Partner-Supplied Missile Restrictions
Western restrictions on Ukrainian employment of partner-supplied long-range missiles against targets inside Russia prevent effective counter-air operations targeting Russian airbases hosting strike aircraft. These political constraints, intended to prevent escalation, effectively create sanctuary zones where Russian aviation can operate with reduced risk compared to unrestricted conflict scenarios.
Operational Tempo Sustainability
The new aircraft deliveries enable sustained high operational tempo that would otherwise prove difficult as existing airframes accumulate flight hours and require increasingly intensive maintenance. Fresh aircraft allow rotating strike packages while older platforms undergo necessary servicing, maintaining consistent pressure on Ukrainian forces without operational pauses.

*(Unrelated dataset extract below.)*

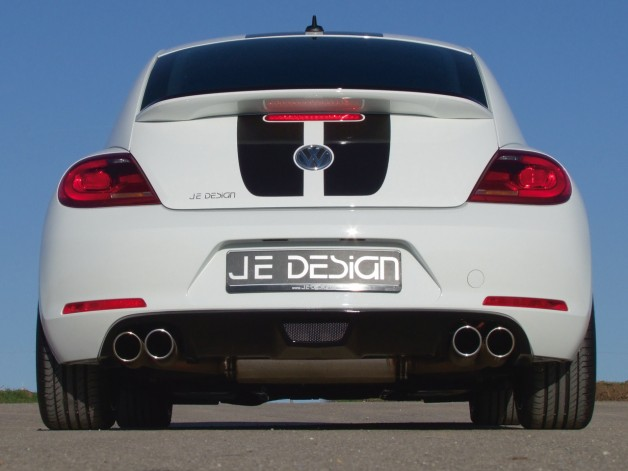JE DESIGN Beetle 16 Heck 01 628x471 JE DESIGN individualizes the VW Beetle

Production Rate Implications
Delivering approximately 24 combat aircraft annually demonstrates Russia maintains meaningful military aviation production capacity despite sanctions and economic constraints. While this production rate falls substantially below Soviet-era output when Russian aviation industry supplied aircraft to dozens of nations globally, it suffices for replacing combat losses and modestly expanding tactical aviation strength.
Comparative Production Context
For context, China produces substantially more combat aircraft annually, while Western production focuses on more sophisticated but lower-volume platforms like F-35 variants. Russia’s continued Su-34 and Su-35S production, even at reduced technological sophistication due to sanctions, provides quantitative capacity offsetting qualitative limitations compared to most advanced Western systems.
Also read this: US Approves $686 Million F-16 Upgrade Package for Pakistan
Strategic Implications
Russia’s ability to sustain combat aircraft production and field replacement platforms entering the war’s fourth year demonstrates resilience contradicting some earlier Western assessments predicting rapid Russian defense industrial exhaustion. This production capacity, combined with operational adaptations reducing aircraft exposure, suggests Russia can maintain aviation-intensive operations indefinitely absent major policy changes.
Future Delivery Prospects
If Russia maintains similar production rates, 2026 could see comparable or increased deliveries as defense industry optimization continues and sanctions workarounds mature. However, sustainability questions remain regarding access to critical components, skilled workforce availability, and whether current production rates can continue if the conflict extends beyond 2026.